▶ **Kutipan Teks**
§ §
Suara Kasih : Melindungi Bumi


Judul Asli:
Menanamkan Pendidikan Masyarakat
yang Mengakar

Keindahan alam membawa kedamaian hati
Pikiran menyimpang menjerumuskan manusia ke jalan yang salah
Menanamkan pendidikan masyarakat yang mengakar lewat tindakan nyata
Menyucikan hati dan membimbing manusia sesuai kemampuannya

Saat berada dalam keadaan tenteram, manusia cenderung tak dapat berintrospeksi. Kita seharusnya tetap waspada saat berada dalam keadaan tenteram. Namun sebaliknya, manusia terbuai dalam kesenangan duniawi. Banyak festival digelar untuk meningkatkan pariwisata.

Di Hengchun, beberapa tahun belakangan ini, festival musik selalu diadakan setahun sekali. Orang-orang dari berbagai penjuru Taiwan pun berdatangan untuk bernyanyi dan menari sepuasnya. Setiap tahun pasti terjadi kecelakaan di sana. Banyak orang gemar kebut-kebutan sehingga terjadilah kecelakaan yang merenggut nyawa yang berharga. Selain itu, ada pula yang menggunakan narkoba di kamar hotel sehingga kehilangan akal sehat. Inilah keadaan masyarakat masa kini, sungguh mengkhawatirkan. Di berbagai belahan dunia, manusia didorong untuk bersifat konsumtif. Entah mengapa sikap konsumtif ini terus digalakkan. Mengapa kita tidak sungguh-sungguh membimbing manusia untuk menjalankan kewajiban dan kembali pada moralitas serta tata krama? Padahal, inilah cara untuk melenyapkan bencana.
§ §
▶ **Cuplikan Data**
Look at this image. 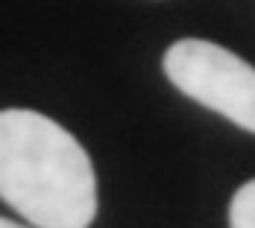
§ §
▶ **Daftar Tugas**
(1) Tuliskan setiap baris sajak pendek yang muncul dalam kutipan teks.
(2) Menurut kutipan teks, seberapa sering festival musik diadakan di Hengchun?
Materi di atas terpisah dari kutipan teks.

▶ **Hasil**
(1)
- Keindahan alam membawa kedamaian hati
- Pikiran menyimpang menjerumuskan manusia ke jalan yang salah
- Menanamkan pendidikan masyarakat yang mengakar lewat tindakan nyata
- Menyucikan hati dan membimbing manusia sesuai kemampuannya

(2) Setahun sekali, selama beberapa tahun belakangan ini.